> **What is expected**
Which lines below contain the word "level"? Copy each of them.

Stored data entries
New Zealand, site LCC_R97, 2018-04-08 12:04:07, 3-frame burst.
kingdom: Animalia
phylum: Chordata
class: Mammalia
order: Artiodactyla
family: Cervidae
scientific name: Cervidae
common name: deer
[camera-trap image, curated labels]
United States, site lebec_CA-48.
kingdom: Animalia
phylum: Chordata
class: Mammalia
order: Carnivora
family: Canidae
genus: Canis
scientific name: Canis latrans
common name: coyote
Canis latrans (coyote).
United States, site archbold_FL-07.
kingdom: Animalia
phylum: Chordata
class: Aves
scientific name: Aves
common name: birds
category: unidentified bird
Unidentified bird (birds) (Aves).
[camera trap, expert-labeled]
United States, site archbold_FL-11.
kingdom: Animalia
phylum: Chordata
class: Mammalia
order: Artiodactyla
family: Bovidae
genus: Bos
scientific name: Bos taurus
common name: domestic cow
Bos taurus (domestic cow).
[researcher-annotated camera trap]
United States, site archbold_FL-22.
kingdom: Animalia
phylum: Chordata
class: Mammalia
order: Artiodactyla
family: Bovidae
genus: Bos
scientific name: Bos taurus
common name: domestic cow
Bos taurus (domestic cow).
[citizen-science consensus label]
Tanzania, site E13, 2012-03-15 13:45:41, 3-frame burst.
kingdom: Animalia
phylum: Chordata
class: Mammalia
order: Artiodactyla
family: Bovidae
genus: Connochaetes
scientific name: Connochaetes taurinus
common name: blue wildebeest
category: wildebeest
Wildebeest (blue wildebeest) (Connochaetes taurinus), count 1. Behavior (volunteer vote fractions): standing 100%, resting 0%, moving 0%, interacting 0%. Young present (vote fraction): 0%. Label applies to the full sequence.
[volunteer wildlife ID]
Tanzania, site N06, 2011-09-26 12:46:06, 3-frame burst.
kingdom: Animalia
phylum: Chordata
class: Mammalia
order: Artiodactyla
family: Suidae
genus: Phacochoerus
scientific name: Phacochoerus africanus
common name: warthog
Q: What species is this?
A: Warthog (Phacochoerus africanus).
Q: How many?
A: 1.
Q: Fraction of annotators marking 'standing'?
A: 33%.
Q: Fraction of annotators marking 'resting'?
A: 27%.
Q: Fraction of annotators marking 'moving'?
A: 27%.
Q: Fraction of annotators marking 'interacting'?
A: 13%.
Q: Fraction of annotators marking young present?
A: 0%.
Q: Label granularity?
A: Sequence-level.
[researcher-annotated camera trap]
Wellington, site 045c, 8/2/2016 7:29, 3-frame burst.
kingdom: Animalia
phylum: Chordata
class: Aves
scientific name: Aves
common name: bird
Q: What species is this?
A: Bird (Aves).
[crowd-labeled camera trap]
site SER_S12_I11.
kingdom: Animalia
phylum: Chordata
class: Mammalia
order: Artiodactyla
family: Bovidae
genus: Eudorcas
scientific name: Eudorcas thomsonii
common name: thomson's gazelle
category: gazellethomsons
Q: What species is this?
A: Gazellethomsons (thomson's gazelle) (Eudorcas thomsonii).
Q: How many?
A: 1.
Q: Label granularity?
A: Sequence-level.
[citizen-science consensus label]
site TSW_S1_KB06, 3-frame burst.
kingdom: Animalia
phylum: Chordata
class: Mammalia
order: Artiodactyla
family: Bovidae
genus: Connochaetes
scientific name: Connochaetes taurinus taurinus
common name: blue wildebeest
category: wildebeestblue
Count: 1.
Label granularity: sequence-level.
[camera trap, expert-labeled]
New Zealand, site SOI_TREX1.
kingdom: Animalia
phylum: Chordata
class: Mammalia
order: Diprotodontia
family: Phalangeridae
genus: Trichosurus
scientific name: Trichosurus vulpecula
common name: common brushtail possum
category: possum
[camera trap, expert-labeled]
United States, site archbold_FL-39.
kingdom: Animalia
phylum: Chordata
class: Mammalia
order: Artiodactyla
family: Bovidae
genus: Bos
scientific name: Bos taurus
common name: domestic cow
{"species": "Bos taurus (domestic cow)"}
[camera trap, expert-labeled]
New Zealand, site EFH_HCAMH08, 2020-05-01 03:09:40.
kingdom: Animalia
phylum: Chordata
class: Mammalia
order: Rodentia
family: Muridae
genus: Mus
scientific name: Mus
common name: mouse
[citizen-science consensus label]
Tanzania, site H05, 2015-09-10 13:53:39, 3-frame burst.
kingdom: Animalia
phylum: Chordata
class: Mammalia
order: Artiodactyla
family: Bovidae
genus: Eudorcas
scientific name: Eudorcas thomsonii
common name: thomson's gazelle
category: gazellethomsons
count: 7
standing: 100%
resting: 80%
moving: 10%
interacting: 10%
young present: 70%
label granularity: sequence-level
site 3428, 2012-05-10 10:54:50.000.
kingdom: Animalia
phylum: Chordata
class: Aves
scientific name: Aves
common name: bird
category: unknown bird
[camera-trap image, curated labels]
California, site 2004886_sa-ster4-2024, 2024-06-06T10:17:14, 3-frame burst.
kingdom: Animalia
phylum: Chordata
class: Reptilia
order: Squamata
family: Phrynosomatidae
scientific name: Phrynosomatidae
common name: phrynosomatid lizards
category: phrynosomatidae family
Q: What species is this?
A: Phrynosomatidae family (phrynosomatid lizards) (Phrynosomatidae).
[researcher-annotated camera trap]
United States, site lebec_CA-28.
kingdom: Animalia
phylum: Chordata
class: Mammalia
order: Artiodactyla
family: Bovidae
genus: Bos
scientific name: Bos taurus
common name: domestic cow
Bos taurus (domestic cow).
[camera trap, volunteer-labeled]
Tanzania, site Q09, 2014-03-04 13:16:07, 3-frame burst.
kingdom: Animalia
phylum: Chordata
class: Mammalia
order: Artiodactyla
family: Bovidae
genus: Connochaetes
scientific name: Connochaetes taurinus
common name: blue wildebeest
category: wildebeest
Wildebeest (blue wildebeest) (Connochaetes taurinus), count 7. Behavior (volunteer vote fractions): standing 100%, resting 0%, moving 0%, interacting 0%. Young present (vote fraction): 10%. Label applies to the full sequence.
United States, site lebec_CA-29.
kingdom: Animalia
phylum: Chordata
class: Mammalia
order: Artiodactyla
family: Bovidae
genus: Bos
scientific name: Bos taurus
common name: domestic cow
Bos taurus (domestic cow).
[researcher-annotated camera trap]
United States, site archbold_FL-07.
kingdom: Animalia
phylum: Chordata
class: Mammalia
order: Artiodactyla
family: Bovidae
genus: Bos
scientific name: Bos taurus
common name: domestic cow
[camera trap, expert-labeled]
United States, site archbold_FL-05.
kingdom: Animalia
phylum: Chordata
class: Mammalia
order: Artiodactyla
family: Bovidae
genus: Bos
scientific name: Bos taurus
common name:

> **Expected output**
A: Sequence-level.
A: Sequence-level.
Label granularity: sequence-level.
label granularity: sequence-level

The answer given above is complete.